This morning, I stopped for about an hour in a deciduous woodland of maturing trees in Lancaster County, Pennsylvania to enjoy whatever of nature came my way. I soon noticed that small birds were seemingly everywhere in that woods, in the tree tops and middle layer, and on the forest floor. But they seldom were still for long, making it tough to identify them. Therefore, it was all the more exciting when I was able to identify some of those little birds. And as I would have expected, some of those species of birds were residents of the woods, while other kinds were migrants.
Several each of Carolina chickadees and tufted titmice were the first couple of species I was able to identify. These mostly-gray, woodland species are permanent residents locally. Both species were engaged in food-gathering while I was there, with some of the titmice foraging on the ground. And when I looked at the titmice with my 16 power binoculars, it seemed that they were storing seeds and other bits of food under the fallen leaves, presumably to eat during the coming winter. Not having seen that behavior before, I looked it up on the web, and, sure enough, there was reference to that storing behavior in tufted titmice, as with nuthatches, woodpeckers and blue jays. That exciting tidbit of information was new to me. That behavior, no doubt, saves bird lives.

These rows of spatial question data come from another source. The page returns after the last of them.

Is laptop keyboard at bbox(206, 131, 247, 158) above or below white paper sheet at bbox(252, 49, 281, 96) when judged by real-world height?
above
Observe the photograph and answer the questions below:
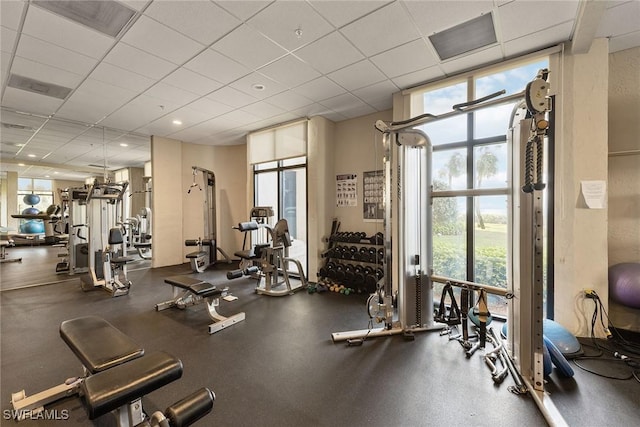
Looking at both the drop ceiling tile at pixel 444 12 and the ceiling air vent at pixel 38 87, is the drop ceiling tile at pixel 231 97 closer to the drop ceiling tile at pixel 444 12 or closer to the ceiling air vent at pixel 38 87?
the ceiling air vent at pixel 38 87

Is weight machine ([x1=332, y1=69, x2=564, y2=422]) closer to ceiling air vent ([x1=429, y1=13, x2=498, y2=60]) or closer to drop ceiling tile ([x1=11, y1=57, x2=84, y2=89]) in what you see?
ceiling air vent ([x1=429, y1=13, x2=498, y2=60])

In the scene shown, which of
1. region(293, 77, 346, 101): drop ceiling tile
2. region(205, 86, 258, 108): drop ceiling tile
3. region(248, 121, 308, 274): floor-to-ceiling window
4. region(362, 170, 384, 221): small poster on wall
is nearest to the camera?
region(293, 77, 346, 101): drop ceiling tile

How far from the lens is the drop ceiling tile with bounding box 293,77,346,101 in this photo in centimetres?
346

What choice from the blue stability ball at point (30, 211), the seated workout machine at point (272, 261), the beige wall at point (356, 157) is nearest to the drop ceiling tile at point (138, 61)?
the seated workout machine at point (272, 261)

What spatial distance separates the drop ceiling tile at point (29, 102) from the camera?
3.64 m

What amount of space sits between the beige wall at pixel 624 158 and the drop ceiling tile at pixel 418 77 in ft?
5.22

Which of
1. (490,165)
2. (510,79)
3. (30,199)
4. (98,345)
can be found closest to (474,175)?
(490,165)

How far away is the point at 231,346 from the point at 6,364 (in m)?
1.77

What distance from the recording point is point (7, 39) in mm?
2494

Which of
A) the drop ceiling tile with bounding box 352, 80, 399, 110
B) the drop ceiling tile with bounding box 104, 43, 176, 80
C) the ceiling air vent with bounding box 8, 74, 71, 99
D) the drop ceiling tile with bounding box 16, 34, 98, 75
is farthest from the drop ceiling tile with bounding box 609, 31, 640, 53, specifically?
the ceiling air vent with bounding box 8, 74, 71, 99

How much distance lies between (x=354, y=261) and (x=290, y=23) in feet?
11.1

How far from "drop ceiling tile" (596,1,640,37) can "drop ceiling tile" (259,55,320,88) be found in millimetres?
2616

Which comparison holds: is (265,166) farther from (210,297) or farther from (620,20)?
(620,20)

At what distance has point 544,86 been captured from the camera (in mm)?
1706
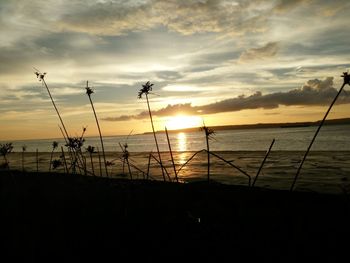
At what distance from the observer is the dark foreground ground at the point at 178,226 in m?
5.88

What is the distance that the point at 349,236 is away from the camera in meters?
6.23

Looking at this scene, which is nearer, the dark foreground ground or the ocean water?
the dark foreground ground

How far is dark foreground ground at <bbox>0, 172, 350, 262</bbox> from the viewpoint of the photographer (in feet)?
19.3

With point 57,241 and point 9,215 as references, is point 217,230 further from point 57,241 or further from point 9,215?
point 9,215

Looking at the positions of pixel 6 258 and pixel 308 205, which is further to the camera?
pixel 308 205

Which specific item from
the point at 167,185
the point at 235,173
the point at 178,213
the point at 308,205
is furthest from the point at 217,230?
the point at 235,173

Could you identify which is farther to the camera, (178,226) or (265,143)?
(265,143)

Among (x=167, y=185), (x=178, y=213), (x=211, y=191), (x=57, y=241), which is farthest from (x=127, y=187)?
(x=57, y=241)

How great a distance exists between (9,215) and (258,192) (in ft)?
21.2

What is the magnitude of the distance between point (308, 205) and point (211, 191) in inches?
105

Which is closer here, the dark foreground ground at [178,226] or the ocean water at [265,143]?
the dark foreground ground at [178,226]

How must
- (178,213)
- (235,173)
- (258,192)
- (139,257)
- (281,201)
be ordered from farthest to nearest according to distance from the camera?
1. (235,173)
2. (258,192)
3. (281,201)
4. (178,213)
5. (139,257)

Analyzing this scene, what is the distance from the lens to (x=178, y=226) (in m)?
6.90

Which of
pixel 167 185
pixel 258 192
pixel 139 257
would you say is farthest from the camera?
pixel 167 185
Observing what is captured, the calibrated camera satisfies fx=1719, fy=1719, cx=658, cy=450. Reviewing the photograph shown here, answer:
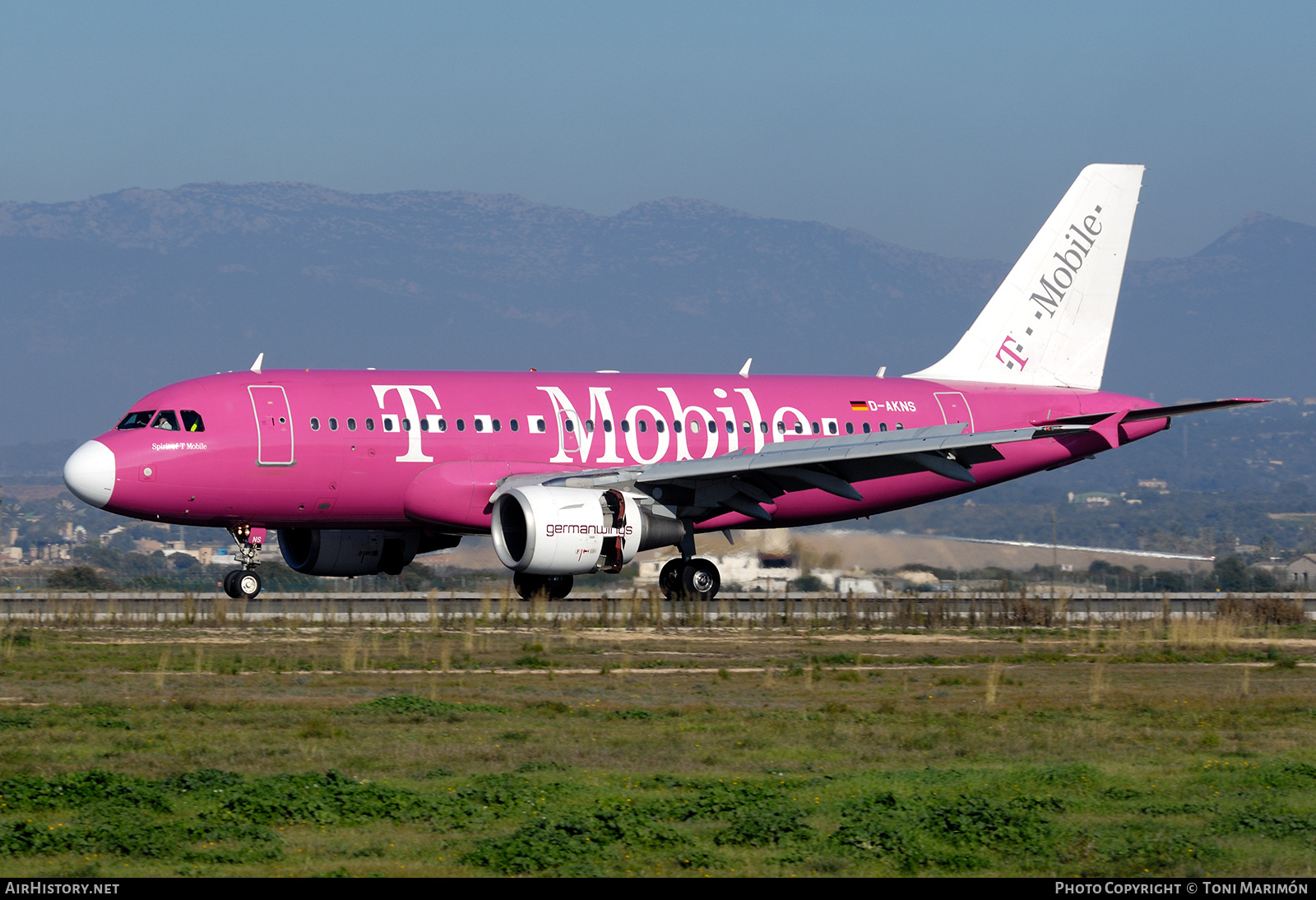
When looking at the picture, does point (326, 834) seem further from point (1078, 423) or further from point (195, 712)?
point (1078, 423)

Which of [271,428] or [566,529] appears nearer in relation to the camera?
[566,529]

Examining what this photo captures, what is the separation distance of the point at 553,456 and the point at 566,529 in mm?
3696

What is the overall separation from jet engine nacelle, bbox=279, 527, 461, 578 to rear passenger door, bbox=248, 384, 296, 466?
2.97 m

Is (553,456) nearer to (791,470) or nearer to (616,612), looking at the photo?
(616,612)

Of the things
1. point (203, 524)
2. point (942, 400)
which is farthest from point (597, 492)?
point (942, 400)

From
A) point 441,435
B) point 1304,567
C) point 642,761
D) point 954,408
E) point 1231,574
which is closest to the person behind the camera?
point 642,761

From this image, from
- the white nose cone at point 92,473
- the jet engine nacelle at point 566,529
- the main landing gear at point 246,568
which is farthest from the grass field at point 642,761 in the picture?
the main landing gear at point 246,568

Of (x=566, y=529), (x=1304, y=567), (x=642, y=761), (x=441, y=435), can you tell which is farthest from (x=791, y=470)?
(x=1304, y=567)

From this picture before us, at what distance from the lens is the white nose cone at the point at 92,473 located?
100 feet

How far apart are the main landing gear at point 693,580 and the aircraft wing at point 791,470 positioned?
133cm

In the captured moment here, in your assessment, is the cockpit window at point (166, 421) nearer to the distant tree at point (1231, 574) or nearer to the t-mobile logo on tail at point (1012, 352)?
the t-mobile logo on tail at point (1012, 352)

There were other kinds of birds in those woods, including a few resident blue jays in the trees, and a gray catbird in a thicket; a catbird that didn't yet go south. A resident white-breasted nuthatch walked down a tree trunk head-first while looking for invertebrates and their eggs in crevices in the bark, and a resident downy woodpecker and resident red-bellied woodpecker pecked into dead wood of standing trees after invertebrates in the wood.
The jays were actively gathering acorns from oak trees and flying away with them to hide those nuts in tree cavities or little holes they dig into the soil. The jays, as they always are in their blue, black and white feathering, were beautiful as they repeatedly flew into and out of the oak trees.

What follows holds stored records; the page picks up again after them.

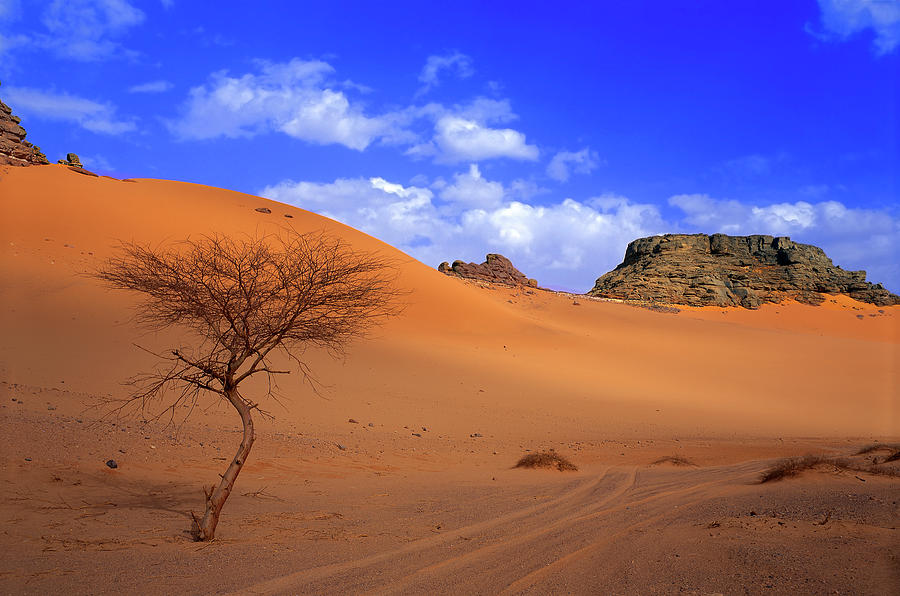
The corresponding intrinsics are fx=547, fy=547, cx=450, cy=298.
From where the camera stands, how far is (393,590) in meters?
4.70

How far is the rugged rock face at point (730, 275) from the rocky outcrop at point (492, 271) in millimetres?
13201

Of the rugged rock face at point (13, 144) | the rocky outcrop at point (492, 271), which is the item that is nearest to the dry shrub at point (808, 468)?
the rocky outcrop at point (492, 271)

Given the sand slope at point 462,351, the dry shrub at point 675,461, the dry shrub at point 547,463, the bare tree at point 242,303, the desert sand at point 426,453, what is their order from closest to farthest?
the desert sand at point 426,453 → the bare tree at point 242,303 → the dry shrub at point 547,463 → the dry shrub at point 675,461 → the sand slope at point 462,351

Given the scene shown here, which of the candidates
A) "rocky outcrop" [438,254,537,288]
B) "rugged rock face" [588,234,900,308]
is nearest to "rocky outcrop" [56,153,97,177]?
"rocky outcrop" [438,254,537,288]

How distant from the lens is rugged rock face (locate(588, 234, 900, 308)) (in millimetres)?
52688

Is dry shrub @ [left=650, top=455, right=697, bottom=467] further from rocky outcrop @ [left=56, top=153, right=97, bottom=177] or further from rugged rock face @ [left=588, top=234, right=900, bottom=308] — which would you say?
rugged rock face @ [left=588, top=234, right=900, bottom=308]

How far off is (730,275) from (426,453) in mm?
54852

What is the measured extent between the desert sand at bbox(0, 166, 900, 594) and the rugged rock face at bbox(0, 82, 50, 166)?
222 centimetres

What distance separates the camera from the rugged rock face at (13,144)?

The whole while I was seeing and identifying year-around birds in the woods, I was suspecting some of the birds in the trees were types of warblers and other kinds of small, migrating birds. At first I only saw locally living birds. But then I caught a glimpse of a small bird with a yellow head. Looking at it with binoculars, I saw it was a black-throated green warbler, a species that nests in the mixed coniferous/deciduous forests of Canada and the northeastern United States and was passing through here on migration. This striking bird, probably an adult male, had a dull-green back and a black throat.
Then I saw a beautiful male black-throated blue warbler halfway up a tree. This lovely, migrant bird had a blue-gray back, white belly and black flanks and throat. This species, too, breeds in mixed forests of Canada and the northeastern United States.

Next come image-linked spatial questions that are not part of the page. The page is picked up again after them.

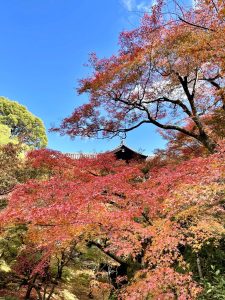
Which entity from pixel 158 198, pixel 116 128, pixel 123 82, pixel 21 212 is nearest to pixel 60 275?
pixel 21 212

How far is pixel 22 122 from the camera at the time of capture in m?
28.9

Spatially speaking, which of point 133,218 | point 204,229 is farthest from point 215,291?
point 133,218

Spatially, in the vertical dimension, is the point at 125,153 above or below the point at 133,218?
above

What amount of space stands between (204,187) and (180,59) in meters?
4.90

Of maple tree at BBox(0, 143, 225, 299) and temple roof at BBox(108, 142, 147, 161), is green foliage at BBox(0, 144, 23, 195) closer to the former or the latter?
maple tree at BBox(0, 143, 225, 299)

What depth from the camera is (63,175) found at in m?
10.8

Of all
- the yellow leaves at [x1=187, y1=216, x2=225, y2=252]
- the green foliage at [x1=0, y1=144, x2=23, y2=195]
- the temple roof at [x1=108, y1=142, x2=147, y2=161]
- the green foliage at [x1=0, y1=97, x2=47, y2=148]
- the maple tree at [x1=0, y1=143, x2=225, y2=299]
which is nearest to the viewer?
the maple tree at [x1=0, y1=143, x2=225, y2=299]

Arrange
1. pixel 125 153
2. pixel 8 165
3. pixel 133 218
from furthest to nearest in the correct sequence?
pixel 125 153, pixel 8 165, pixel 133 218

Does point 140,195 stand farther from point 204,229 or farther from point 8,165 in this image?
point 8,165

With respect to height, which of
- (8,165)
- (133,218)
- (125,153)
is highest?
(125,153)

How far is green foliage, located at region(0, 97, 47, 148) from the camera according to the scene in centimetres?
2781

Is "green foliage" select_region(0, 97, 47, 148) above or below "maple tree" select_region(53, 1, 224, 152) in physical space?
above

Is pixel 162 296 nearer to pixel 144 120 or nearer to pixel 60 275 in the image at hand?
pixel 60 275

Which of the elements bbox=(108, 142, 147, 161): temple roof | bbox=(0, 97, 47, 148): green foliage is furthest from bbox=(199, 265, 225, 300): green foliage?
bbox=(0, 97, 47, 148): green foliage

But the third kind of warbler I identified, my favorite bird of the day, was a black and white warbler that had alternate black and white stripes all over. This warbler, as does all its kin, walked up-side-sown on tree trunks and limbs, as a nuthatch does, as it looked for invertebrate food in cracks in the bark. This species nests on the fallen-leaf floors of deciduous forests in the eastern Untied States and southeastern Canada.
Black-throated green and black and white warblers spend the time of the northern winter in the comparative warmth of Mexico, the Caribbean, Central America and very northern South America. Black-throated blues winter in parts of Central America.
Warblers as a family of birds probably originated in Central America. Some species of them go north to raise young in less crowded forests, but return to their origin for the winter.
Look for birds wherever you may be, whenever you can. They are always interesting and beautiful, and we always learn something new about them.